Una vez puesta en un lugar seguro, los elementos en el sitio le brindaron los primeros auxilios psicológicos para lograr su estabilización emocional. Posteriormente, la mujer fue canalizada a las instancias correspondientes para recibir atención y acompañamiento psicológico especializado de manera integral.
Líneas de ayuda y prevención del suicidio:
Si tú o alguien que conoces se encuentra en una situación de crisis, recuerda que no estás solo. Puedes solicitar apoyo e información en las siguientes líneas de atención gratuita las 24 horas:
• Línea de la Vida (Nacional): 800 911 2000
• Emergencias: 911
Cómo ayudar con problemas emocionales
Ayudar a alguien que está pasando por un problema emocional o una crisis requiere empatía, paciencia y, sobre todo, saber cuándo buscar ayuda profesional.
Aquí tienes una guía práctica sobre cómo actuar si deseas apoyar a un amigo, familiar o conocido:
1. Escucha de forma activa (y sin juzgar)
Crea un espacio seguro: Busca un lugar tranquilo donde puedan hablar sin interrupciones.
No minimices sus sentimientos: Evita frases como "no es para tanto", "échale ganas" o "hay gente que está peor". Para esa persona, su dolor es real y abrumador.
Escucha más de lo que hablas: A veces no necesitan un consejo o una solución mágica, solo necesitan desahogarse y saber que alguien los acompaña en su dolor.
2. Valida sus emociones
Hazle saber que es válido sentirse triste, enojado, frustrado o ansioso.
Puedes usar frases como:
"Lamento mucho que estés pasando por esto".
"Entiendo que te sientas así, es una situación muy difícil".
"Estoy aquí contigo y no estás solo".
3. Evita presionar o dar "sermones"
No intentes resolverle la vida en ese momento ni le digas qué "debió" haber hecho.
Respeta sus silencios.
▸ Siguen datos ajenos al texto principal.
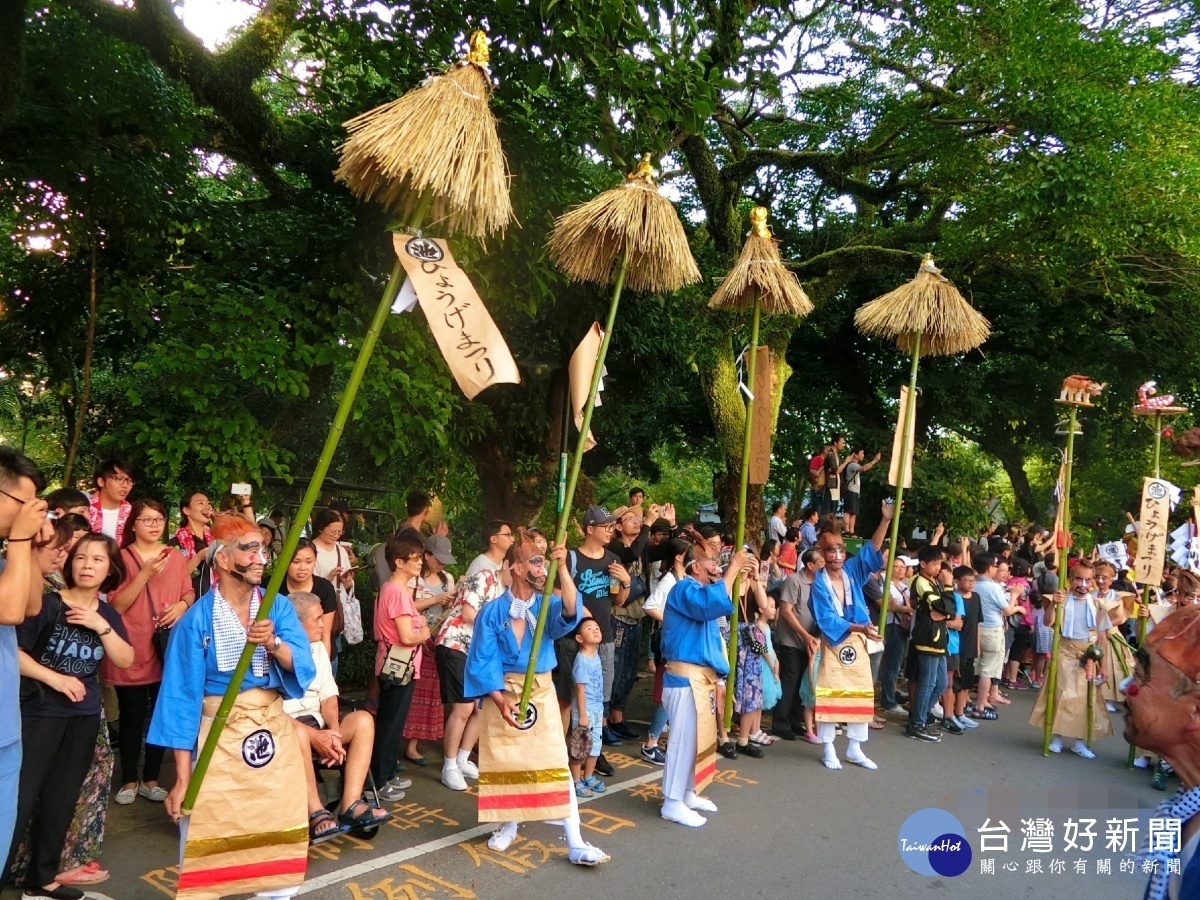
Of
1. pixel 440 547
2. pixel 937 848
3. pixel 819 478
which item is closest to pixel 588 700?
pixel 440 547

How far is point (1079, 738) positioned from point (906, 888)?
14.1 feet

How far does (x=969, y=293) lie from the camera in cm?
1502

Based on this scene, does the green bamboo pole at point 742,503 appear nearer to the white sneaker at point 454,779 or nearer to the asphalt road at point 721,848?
the asphalt road at point 721,848

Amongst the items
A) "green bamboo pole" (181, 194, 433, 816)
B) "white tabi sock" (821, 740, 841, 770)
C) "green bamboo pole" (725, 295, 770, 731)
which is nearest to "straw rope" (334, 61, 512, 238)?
"green bamboo pole" (181, 194, 433, 816)

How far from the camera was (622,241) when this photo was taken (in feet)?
16.4

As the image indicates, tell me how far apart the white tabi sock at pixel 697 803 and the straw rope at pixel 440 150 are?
3700 millimetres

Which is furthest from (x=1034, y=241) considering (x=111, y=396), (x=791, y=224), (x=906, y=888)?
(x=111, y=396)

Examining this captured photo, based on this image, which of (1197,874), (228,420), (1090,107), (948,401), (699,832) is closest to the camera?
(1197,874)

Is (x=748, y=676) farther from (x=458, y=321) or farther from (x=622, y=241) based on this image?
(x=458, y=321)

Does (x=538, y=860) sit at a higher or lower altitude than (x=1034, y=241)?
lower

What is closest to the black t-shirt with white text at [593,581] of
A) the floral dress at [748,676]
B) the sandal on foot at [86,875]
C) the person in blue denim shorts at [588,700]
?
the person in blue denim shorts at [588,700]

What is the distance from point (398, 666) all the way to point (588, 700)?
4.31ft

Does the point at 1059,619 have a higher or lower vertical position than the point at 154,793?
higher

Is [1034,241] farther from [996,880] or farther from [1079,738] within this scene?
[996,880]
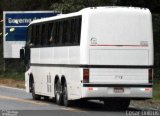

Si no quiere hablar, el simple hecho de estar presente físicamente (o recordarle por mensaje que ahí estás) es de gran ayuda.
4. Ofrece ayuda con tareas prácticas
Cuando alguien está deprimido o abrumado, las tareas diarias se vuelven imposibles. Ofrece apoyo concreto:
"¿Quieres que te acompañe al súper o te ayude a preparar algo de comer?"
"¿Te gustaría que te ayude a buscar un psicólogo o a agendar una cita?"
5. Fomenta la ayuda profesional
Los problemas emocionales profundos o prolongados requieren la intervención de psicólogos o psiquiatras. Puedes sugerirlo con tacto:
"Veo que estás sufriendo mucho y no tienes que pasar por esto solo. ¿Has pensado en hablar con un profesional? Yo te puedo acompañar si quieres".